From pilot work, we had established that the word generation test was difficult for the elderly Chinese patients to comprehend, leading to low baseline scores. Previous research found that an assessment of orientation had shown a limited ability to discriminate between individuals.9 Accordingly, we made an a priori decision to exclude orientation and word generation in the cognitive domain. Baseline testing was performed 1–4 days preoperatively. The time zero (T0) was defined as following the last skin stitch. The PQRS was measured at 15 minutes (T15) and 40 minutes (T40) after the operation and at 1 day, 3 days, and 7 days postoperatively, (D1, D3, and D7).
Recovery is defined as “return to baseline values or better” at each time point. Change scores are calculated as the value at each time-baseline value, and the recovery is scored if the changes score ≥0. The exception is scoring of recovery in the cognitive domain. Further validation of the PQRS, which occurred after the commencement of our study, has resulted in a recommendation to introduce an adjustment factor into the cognitive domain to account for performance variability.13 We used the new scoring proposed for cognitive recovery. In addition, patients were excluded from analysis in the cognitive domain (and all domains recovery) if their baseline scores on the cognitive questions were ≤ the adjustment factor, as low scores would automatically be scored as recovered.13 Other recovery domains, such as the nociception of emotive domains, use a 3- or 5-point Likert scale to measure the patient experience. The questions have both verbal as well as pictorial content to facilitate understanding across a larger age range. The full PQRS can be obtained from pqrsonline.org.
Randomization and outcome measures
Subjects were randomized in a 1:1 ratio to receive GA or PNBs. Consent was obtained by an investigator who did not participate in the surgery nor collect postoperative data. Randomization was performed using a computer-generated random numbers list using permuted blocks of size 4, created with StatMate™ v.1.01i software (GraphPad Software, Inc, La Jolla, CA, USA), and allocated by an investigator who was not involved in the surgery or the postoperative data collection. The PQRS surveys were conducted by investigators who were not involved in the conduct of surgery or anesthesia and were blinded to allocation. We excluded eight patients who had failed peripheral nerve blocks and required general anesthesia alone; postoperative data was not collected. We present a per protocol analysis.
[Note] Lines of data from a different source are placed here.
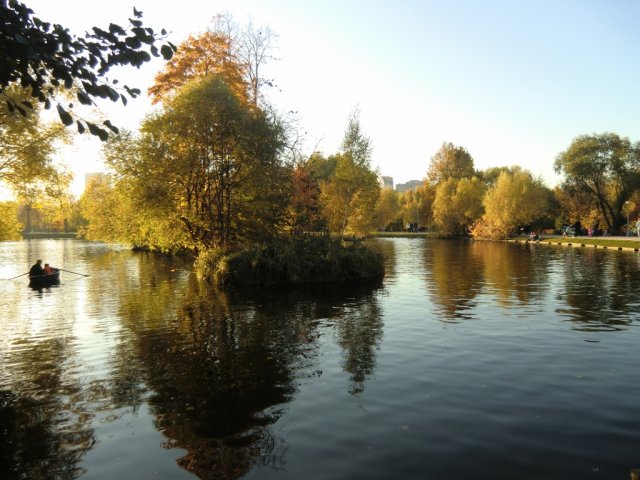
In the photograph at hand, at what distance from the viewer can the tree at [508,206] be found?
7875 cm

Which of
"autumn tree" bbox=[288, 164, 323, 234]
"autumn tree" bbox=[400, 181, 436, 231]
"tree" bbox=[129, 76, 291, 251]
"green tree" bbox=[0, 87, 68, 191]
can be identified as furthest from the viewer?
"autumn tree" bbox=[400, 181, 436, 231]

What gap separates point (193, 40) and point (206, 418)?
120 feet

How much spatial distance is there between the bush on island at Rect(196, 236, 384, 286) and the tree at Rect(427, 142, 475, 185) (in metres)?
84.3

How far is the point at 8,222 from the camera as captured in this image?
2647 cm

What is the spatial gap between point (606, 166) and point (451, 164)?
3703 centimetres

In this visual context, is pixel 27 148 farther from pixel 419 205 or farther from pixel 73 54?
pixel 419 205

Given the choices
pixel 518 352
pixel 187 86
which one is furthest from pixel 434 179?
pixel 518 352

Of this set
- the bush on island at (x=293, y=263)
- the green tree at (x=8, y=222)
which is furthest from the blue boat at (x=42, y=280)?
the bush on island at (x=293, y=263)

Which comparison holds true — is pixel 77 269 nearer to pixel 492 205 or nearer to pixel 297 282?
pixel 297 282

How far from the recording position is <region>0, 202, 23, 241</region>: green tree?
26125 mm

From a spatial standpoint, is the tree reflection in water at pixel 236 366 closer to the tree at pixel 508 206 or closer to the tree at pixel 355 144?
the tree at pixel 355 144

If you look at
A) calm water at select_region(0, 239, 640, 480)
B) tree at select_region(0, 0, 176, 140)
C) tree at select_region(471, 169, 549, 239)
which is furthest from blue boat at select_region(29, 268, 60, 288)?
tree at select_region(471, 169, 549, 239)

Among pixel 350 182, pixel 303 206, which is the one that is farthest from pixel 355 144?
pixel 303 206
The primary outcome was quality of recovery in each domain measured with the PQRS, up to day 7. Secondary outcome measures were the consumption of opioid drugs, anesthesia time (defined as the duration of anesthesia or sedative drug administration), intraoperative blood pressure and heart rate, and the occurrence of side effects, such as the complications of PNBs.
Sample size estimation
Sample size estimates were performed using the Cochran–Mantel–Haenszel (CMH) approach and data from the PQRS study and our preliminary test. The study was powered to detect a moderate effect size (odds ratio =3), using a CMH test approach for all domains recovery (using nQueryAdvisor® 7.0, Statistical Solutions, Cork, Ireland), which required a minimal sample size of 85 per group. We adopted a conservative approach and increased the sample size to 110 per group to account for potential noncompletion of patients in this elderly cohort.
Categorical variables were presented as numbers and percentages, and continuous variables are presented as mean and standard deviation. The chi-square test and the Student’s t-test were both used to investigate differences in patient characteristics and operative details between the two groups. Because of the risk of type I error with multiple comparisons, significance was defined as <0.01 for these measurements. Repeated measures analysis of variance was used to investigate the differences in the systolic blood pressure and the heart rate. Recovery domains of the PQRS were assessed by the CMH test, which assesses a global difference between groups over multiple time periods. For the global tests of repeated measures analysis of variance and CMH, significance was defined as P<0.05.
From June–September 2013, a total of 356 consecutive patients aged ≥65 years old in our hospital were approached to participate in the study. Of these, 138 patients failed the inclusion criteria, did not consent to the study, or withdrew voluntarily prior to randomization, leaving 218 patients who completed the enrollment. Five patients were discharged <7 days after surgery and were lost to follow-up. Also, 213 patients were successfully completed in the analysis – 108 patients in the GA group and 105 patients in the PNBs group (Figure 1).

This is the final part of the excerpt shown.